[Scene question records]
►
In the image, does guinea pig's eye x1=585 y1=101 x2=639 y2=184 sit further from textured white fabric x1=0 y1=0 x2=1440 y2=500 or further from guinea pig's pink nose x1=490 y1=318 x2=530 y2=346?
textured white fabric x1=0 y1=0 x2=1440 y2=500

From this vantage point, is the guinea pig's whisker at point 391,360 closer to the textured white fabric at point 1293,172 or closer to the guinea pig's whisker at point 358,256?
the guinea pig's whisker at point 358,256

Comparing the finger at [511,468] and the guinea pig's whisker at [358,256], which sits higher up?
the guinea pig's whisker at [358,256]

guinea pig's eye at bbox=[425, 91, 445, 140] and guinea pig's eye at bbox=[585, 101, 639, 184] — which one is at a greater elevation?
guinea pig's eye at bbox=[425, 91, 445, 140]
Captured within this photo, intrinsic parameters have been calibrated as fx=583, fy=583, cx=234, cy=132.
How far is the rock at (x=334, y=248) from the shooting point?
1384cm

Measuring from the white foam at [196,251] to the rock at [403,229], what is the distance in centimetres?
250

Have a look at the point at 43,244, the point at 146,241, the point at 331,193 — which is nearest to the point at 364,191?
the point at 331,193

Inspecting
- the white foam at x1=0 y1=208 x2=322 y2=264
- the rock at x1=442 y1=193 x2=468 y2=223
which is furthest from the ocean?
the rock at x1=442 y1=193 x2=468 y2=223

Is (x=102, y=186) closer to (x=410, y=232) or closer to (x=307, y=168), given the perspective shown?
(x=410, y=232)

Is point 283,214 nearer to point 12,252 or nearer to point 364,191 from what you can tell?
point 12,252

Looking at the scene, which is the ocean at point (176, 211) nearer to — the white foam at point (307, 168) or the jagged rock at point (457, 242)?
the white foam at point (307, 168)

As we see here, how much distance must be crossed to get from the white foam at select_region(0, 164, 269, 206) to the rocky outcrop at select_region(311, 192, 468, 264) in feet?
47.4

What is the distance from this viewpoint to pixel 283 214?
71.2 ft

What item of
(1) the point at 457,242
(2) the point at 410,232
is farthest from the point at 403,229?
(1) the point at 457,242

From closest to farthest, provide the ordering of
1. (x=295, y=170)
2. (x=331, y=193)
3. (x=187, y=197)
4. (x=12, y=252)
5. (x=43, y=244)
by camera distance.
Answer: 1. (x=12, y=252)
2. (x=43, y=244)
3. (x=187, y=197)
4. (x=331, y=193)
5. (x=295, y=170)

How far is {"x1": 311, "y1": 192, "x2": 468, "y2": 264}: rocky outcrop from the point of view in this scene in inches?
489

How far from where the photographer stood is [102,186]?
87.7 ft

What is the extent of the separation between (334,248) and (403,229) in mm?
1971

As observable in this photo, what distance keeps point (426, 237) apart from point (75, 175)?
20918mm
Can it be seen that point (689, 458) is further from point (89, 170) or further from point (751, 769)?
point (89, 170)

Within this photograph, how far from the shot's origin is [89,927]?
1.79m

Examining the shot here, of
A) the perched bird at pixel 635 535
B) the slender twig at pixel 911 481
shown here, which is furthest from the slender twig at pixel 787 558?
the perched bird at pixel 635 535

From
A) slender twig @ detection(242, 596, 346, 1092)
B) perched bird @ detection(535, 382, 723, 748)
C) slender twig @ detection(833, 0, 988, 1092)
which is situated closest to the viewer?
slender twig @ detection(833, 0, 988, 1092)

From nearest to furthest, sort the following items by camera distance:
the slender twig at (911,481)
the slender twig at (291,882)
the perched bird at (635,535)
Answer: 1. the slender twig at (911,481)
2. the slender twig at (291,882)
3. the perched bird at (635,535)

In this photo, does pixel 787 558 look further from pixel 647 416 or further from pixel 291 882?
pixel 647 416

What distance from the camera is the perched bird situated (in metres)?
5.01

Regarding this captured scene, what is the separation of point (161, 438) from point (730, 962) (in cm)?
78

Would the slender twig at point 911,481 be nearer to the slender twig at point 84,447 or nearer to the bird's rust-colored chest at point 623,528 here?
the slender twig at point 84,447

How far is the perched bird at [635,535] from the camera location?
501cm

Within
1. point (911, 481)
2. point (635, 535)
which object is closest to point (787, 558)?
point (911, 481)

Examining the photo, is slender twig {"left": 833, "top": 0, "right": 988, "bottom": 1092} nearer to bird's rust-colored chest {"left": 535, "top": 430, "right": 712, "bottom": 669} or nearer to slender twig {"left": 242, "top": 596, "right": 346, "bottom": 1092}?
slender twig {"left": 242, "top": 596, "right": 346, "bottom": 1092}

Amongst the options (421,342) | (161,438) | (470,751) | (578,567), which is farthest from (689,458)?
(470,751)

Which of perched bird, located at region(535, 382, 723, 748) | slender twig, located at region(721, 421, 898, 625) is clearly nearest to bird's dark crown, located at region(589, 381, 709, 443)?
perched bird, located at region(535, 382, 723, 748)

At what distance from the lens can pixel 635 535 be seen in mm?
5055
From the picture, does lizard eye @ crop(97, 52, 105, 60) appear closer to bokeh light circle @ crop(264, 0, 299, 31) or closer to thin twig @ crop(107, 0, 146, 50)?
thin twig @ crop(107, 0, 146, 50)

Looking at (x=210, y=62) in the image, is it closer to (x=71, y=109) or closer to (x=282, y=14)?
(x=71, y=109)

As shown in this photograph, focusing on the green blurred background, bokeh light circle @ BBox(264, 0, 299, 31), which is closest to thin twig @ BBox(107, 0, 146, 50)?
◄
(Aim of the task) Collect each line of the data above that contains the string "light", and list those lines in their original order.

(Solution to this task)
From the picture, does lizard eye @ crop(97, 52, 105, 60) appear closer to bokeh light circle @ crop(264, 0, 299, 31) or closer to thin twig @ crop(107, 0, 146, 50)?
As shown in this photograph, focusing on the green blurred background, bokeh light circle @ BBox(264, 0, 299, 31), which is closest to thin twig @ BBox(107, 0, 146, 50)?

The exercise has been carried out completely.